### TAREFAS
A - Quais pessoas são mencionadas pelo nome no texto sobre as mudanças no Oscar?
B - Dê continuidade ao texto sobre as mudanças no Oscar a partir da última frase apresentada.

### TRECHO DA PÁGINA
□ □ □

Votante gay e latino manda carta à presidente da Academia questionando mudanças no Oscar

“Eu sou um homem gay e meu pai é um imigrante latino. Por favor, explique-me como me negando meu direito ao voto fará a Academia e os indicados ao Oscar mais diversificados?”, diz o produtor Mark Reina em série de colunas escritas por membros da Academia que está sendo publicada na revista “The Hollywood Reporter” acerca do excesso de brancos no Oscar

por James Cimino

A polêmica em torno da ausência de negros entre os indicados ao Oscar deste ano levou a presidente da Academia de Artes e Ciências Cinematográficas, Cheryl Boone Isaacs, uma mulher negra, criasse novas regras para incentivar a diversidade nas próximas votações.

□ □ □

### DADOS FORNECIDOS
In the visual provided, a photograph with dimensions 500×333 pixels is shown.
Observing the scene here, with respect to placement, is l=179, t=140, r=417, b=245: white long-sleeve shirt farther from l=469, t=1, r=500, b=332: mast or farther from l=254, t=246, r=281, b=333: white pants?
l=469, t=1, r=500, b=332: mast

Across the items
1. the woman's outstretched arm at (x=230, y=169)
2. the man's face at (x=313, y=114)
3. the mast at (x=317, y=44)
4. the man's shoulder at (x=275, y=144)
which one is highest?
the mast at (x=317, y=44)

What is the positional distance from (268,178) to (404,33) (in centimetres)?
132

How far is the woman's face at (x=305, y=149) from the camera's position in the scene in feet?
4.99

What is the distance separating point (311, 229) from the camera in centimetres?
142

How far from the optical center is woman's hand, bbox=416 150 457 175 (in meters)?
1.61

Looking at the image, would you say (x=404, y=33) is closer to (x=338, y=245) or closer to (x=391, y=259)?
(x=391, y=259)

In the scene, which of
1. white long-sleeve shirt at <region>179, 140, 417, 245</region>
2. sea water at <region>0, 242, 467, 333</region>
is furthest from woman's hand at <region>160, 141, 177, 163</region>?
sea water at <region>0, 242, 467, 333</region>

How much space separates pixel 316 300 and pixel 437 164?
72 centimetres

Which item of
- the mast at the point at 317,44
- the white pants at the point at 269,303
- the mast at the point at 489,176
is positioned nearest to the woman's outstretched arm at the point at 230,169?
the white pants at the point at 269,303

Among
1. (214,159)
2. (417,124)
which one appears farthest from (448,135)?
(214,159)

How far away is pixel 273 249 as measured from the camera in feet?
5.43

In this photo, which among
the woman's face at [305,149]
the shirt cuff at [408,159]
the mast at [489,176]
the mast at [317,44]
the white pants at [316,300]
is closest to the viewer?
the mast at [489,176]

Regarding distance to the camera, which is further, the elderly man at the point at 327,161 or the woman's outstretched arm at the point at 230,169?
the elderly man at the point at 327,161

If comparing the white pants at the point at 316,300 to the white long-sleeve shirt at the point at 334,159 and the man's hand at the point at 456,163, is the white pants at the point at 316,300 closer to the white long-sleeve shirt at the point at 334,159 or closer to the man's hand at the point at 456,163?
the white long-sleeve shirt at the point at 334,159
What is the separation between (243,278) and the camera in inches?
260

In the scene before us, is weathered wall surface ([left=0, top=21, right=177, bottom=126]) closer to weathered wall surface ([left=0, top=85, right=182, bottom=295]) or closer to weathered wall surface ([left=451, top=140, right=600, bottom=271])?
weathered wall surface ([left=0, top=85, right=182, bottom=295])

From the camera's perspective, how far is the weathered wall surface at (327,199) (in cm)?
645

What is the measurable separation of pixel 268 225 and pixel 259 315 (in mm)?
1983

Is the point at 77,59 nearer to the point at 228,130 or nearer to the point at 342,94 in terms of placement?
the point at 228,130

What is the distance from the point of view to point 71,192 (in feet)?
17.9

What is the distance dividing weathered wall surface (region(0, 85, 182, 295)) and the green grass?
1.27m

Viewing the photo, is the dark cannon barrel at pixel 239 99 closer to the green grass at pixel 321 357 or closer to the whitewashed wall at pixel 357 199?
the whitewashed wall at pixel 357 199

□ □ □

### RESPOSTAS POR TAREFA
A - Mark Reina, James Cimino e Cheryl Boone Isaacs.

B -
Acontece que essas mudanças têm desagradado muitos membros atuais da Academia, porque, pelas novas regras, só terão direito quem tiver atuado na indústria ativamente nos últimos dez anos. A cada dez anos, sua atuação será avaliada e o direito será renovado caso comprovado seu trabalho. E somente apenas após três mandatos de dez anos — ou se o profissional for indicado ou ganhar um Oscar — que o membro terá direito a voto vitalício.

Hoje em dia, as regras variam de categoria para categoria. Ser indicado ao Oscar ou vencer o prêmio é uma delas. Ter seu nome nos créditos de pelos menos três filmes, para atores por exemplo, é outra. O problema todo é que a nova regra será aplicada retroativamente — e isso está deixando muitos eleitores atuais, especialmente aqueles que já estão no ocaso de suas carreiras, irritados, pois correm o risco de perder seu direito ao voto.

Nesta coluna para convidados da “Hollywood Reporter” chamou a atenção uma carta escrita pelo produtor Mark Reina, um membro do ramo de relações públicas da Academia, que passou a maior parte de sua carreira na Warner Bros.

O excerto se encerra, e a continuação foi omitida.